Gone are the days of simple, easily secured corporate networks. The proliferation of cloud computing, virtualization and containers means that the network is changing constantly, said Nate Palanov, solutions marketing manager, vulnerability management, at Rapid7.

More employees work remotely on smartphones and laptops, thus changing the definition of endpoint, he said. These employees also have access to sensitive customer data via cloud productivity apps like Salesforce, he added.

Attackers were previously focused on hitting servers, so security teams invested heavily in preventive measures like firewalls, intrusion detection systems and intrusion prevention systems, he said. But they have now adapted to focus on the users, he said. As a result, security professionals should refrain from security strategy complacency, especially when it comes to their vulnerability management programs.

“We really have to modernize what our concept of vulnerability management is for this modern infrastructure and modern information security program,” he said during the recent Cloud Security e-Summit hosted by MISTI.

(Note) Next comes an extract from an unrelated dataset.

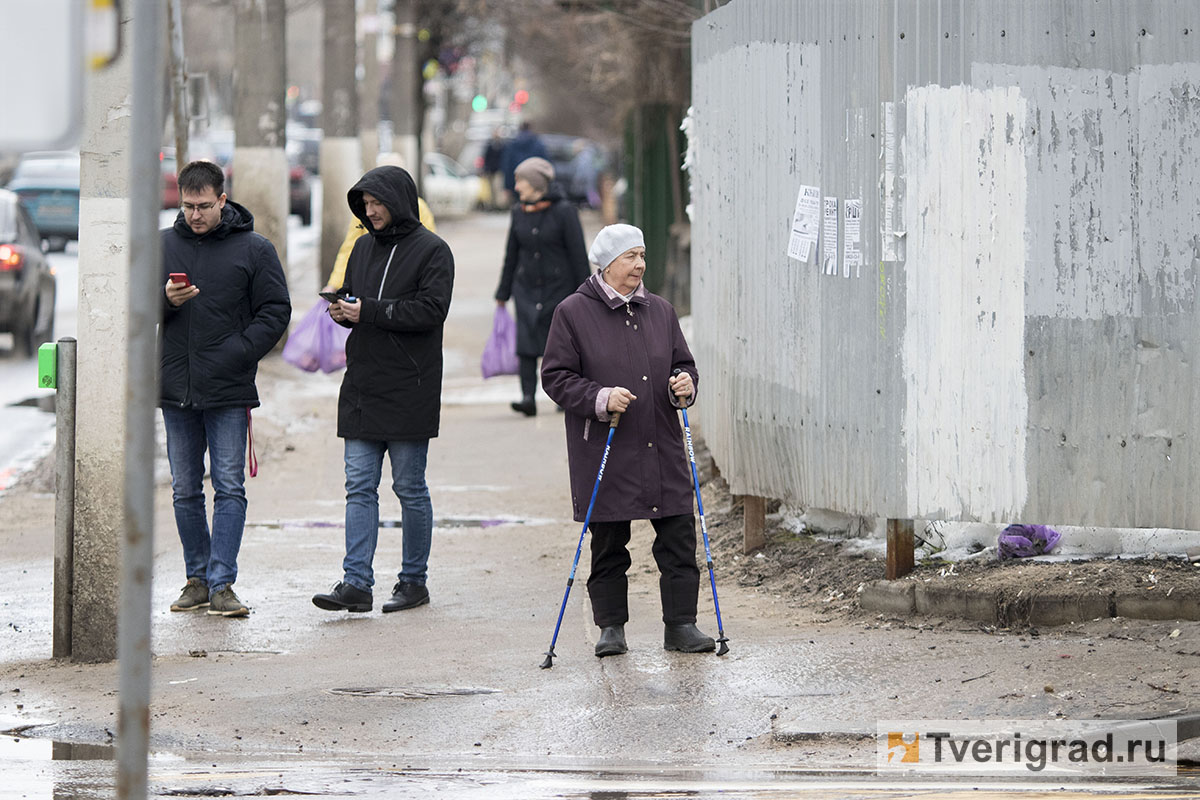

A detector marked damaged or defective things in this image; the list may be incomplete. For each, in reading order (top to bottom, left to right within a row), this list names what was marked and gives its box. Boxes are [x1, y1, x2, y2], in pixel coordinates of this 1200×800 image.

torn poster [788, 184, 824, 262]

Palanov suggested three key principles that modern vulnerability management programs should adopt:

  • Complete ecosystem visibility, or the ability to view an organization’s entire infrastructure across clouds, containers and applications in the network.
  • Remediation workflow automation that automates, as much as possible, prioritization and the actual fixing of vulnerabilities.
  • SecOps agility to break down the barriers between different teams, allowing them to work closely with IT and infrastructure teams to offset vulnerabilities in the network.

When establishing complete ecosystem visibility, it is important to understand the changing attack surface stemming from the cloud and related technology, he said.

For remediation workflow automation, it is essential for vulnerability management programs to prioritize weaknesses like attackers do to understand what vulnerabilities that an attacker would go after first, he said.

“From that, automate manual processes like patching and ticketing as much as possible … so security teams can focus less on manual fixing and more on thinking strategically and understanding the bigger threats out there.” Palanov said.

It’s also important vulnerability management programs include steps that track and measure the effectiveness of remediation efforts so that teams can get ahead of potential issues before they happen. Evaluating where they are falling behind, where they are doing well and how to realign limited resources are all crucial steps in the process, he said.

For SecOps agility, it is crucial for the security team to work directly with the IT infrastructure and development teams to integrate security processes earlier in the software development lifecycle. Being able to look at network vulnerabilities, application vulnerabilities and user vulnerabilities together will help security teams work with the other departments and holistically understand the actual risks in their environment and how to address them, he said.

“It is important to position security as something that enables innovation and growth, not something as an after-thought that’s going to slow things down and hinder things.”